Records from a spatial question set
......

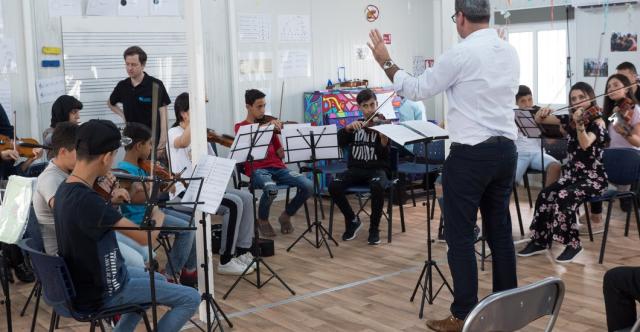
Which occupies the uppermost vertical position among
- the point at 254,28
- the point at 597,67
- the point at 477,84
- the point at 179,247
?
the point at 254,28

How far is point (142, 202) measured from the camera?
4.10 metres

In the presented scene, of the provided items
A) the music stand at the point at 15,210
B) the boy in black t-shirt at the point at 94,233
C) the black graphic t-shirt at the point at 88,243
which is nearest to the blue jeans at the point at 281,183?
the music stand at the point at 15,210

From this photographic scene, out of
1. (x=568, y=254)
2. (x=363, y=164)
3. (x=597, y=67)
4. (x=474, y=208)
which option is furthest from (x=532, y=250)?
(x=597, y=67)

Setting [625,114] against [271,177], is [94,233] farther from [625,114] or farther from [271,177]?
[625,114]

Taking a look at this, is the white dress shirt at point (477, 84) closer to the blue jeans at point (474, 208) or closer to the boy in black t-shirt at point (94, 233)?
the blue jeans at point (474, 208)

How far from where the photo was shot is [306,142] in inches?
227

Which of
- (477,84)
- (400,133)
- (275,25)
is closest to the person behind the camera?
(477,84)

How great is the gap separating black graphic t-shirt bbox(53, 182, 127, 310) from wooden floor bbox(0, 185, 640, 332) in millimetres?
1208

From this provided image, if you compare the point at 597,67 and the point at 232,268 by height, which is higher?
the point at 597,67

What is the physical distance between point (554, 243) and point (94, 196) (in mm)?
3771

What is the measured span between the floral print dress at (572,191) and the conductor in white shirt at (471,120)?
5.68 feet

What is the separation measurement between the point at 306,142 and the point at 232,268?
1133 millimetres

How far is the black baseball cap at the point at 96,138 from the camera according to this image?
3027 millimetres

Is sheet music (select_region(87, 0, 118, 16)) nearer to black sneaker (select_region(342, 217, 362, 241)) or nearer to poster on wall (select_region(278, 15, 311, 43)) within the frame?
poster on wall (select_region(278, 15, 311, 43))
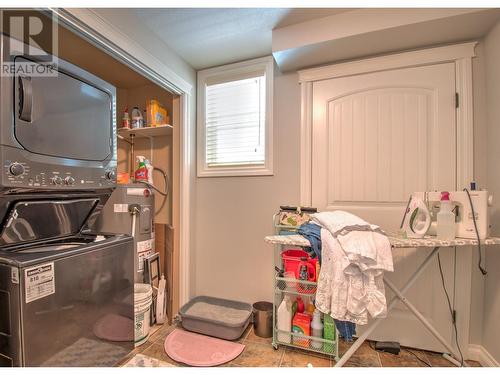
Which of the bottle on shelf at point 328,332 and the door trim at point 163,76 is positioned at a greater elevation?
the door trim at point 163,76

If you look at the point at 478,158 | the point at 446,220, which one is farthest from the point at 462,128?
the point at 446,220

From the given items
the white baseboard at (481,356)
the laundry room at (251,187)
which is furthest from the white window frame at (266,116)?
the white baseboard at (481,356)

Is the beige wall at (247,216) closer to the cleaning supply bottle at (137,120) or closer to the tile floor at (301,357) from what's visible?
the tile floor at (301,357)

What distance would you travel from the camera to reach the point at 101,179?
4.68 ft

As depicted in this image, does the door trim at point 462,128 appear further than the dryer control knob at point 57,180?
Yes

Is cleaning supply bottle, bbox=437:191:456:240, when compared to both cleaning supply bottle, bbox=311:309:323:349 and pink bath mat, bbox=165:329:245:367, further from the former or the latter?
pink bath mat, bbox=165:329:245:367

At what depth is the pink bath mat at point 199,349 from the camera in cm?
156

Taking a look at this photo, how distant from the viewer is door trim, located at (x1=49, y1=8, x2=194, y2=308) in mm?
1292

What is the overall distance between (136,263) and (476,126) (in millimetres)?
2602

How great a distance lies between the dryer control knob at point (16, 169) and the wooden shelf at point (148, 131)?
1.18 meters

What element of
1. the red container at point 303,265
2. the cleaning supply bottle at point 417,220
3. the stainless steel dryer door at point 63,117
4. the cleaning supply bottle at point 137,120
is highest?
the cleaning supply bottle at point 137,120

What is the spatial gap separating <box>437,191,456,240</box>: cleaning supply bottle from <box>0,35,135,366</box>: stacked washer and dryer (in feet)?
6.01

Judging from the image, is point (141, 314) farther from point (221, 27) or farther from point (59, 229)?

......

Copy the lines from the one containing "What element of" through the end of the records, reproducing each one precisely.

* CORRECT RESULT *
What element of
1. the red container at point 303,265
2. the cleaning supply bottle at point 417,220
3. the stainless steel dryer door at point 63,117
4. the cleaning supply bottle at point 137,120
is highest?
the cleaning supply bottle at point 137,120

What is the spatial gap separating <box>437,191,456,240</box>: cleaning supply bottle from <box>0,35,135,366</box>: stacked washer and dryer (in feet)?
6.01

Judging from the image, is point (141, 314) farther from point (221, 27) or farther from point (59, 229)?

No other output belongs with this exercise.